◆ Aufgabenstellung 1
Durch wen erklärte ver.di laut dem Textauszug über das Berliner Traditionskino den Konflikt zur „Chefsache“?

--------------------------------

Die unbekannte Dritte
Am 03.09.2009 war dann der Presse zu entnehmen, dass sich ver.di nun doch in den Konflikt einschaltet und die Geschäftsleitung des Berliner Traditionskinos ebenfalls zu Verhandlungen lädt und den Konflikt sogar durch Landesbezirksvize Andreas Köhn zur „Chefsache“ erklärt.
Interessanterweise wurde dieser Vorstoß auch promt per Zeitungsnotiz erklärt, jedoch nicht mit den Beschäftigten oder der FAU besprochen. Worin diese Initiative mündet, bleibt abzuwarten. Es sollte der ver.di jedoch klar sein, dass sich ein Tarifabschluss hinter den Rücken der Beteiligten und der bislang einzigen im Betrieb aktiven Gewerkschaft nur sehr schlecht verkaufen lässt.
Die FAU Berlin betonte derweil, dass sie durchaus zu Gespächen mit ver.di zur Sondierung einer etwaigen Tarifgemeinschaft bereit sei. Allerdings nicht als Juniorpartner, sondern als stärkste und aktivste Gewerkschaft im Betrieb. Ob ver.di nun tatsächlich die betriebliche Kanzlerfrage stellt oder den Alleingang wagen will, wird sich zeigen. Sicher ist, dass jeder unüberlegte Schritt in der Sache unweigerlich auf ver.di zurückfallen wird.

--------------------------------

◆ Aufgabenstellung 2
Zeigen Sie aus den Zeilen unten jede an, die die Zeichenfolge „closest“ enthält. Groß- und Kleinschreibung ist dabei zu beachten.

--------------------------------

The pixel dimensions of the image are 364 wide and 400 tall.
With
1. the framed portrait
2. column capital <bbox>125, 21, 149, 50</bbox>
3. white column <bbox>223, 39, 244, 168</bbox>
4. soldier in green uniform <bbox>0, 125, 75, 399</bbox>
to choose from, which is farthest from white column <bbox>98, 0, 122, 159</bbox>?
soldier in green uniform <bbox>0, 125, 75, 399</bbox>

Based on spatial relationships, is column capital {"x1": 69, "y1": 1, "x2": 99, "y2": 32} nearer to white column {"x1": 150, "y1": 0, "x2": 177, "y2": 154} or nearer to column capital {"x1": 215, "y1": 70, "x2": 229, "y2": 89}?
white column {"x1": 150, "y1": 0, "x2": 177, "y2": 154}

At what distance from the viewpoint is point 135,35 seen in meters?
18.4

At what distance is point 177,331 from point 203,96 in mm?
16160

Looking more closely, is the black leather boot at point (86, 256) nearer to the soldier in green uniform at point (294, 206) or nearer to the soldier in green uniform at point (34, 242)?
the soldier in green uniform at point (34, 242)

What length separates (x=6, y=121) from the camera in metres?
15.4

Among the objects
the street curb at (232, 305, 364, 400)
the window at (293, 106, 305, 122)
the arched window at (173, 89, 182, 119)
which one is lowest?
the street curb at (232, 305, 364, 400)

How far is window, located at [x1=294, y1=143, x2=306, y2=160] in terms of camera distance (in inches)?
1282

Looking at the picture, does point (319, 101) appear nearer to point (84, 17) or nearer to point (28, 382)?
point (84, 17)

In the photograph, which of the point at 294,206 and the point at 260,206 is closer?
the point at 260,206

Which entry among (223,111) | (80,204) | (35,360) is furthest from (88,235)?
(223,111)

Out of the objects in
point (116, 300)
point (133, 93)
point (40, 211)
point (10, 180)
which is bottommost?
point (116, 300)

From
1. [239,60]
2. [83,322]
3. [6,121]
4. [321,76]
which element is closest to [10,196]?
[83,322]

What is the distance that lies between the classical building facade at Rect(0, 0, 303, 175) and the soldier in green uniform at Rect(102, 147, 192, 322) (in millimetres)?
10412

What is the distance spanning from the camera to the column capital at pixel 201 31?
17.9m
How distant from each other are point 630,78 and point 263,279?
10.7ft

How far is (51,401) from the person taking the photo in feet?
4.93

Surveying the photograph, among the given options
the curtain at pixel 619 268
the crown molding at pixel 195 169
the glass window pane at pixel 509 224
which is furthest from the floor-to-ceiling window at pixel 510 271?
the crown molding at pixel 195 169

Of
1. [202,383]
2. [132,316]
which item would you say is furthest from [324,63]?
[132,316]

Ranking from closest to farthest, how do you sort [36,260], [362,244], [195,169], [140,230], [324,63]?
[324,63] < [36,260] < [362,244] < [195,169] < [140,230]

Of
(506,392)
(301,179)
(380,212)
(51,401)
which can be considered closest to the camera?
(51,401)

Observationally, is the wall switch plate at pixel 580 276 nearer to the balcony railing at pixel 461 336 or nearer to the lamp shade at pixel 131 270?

--------------------------------

◆ Antwort 1
Durch Landesbezirksvize Andreas Köhn.

◆ Antwort 2
which element is closest to [10,196]?
Ranking from closest to farthest, how do you sort [36,260], [362,244], [195,169], [140,230], [324,63]?
which can be considered closest to the camera?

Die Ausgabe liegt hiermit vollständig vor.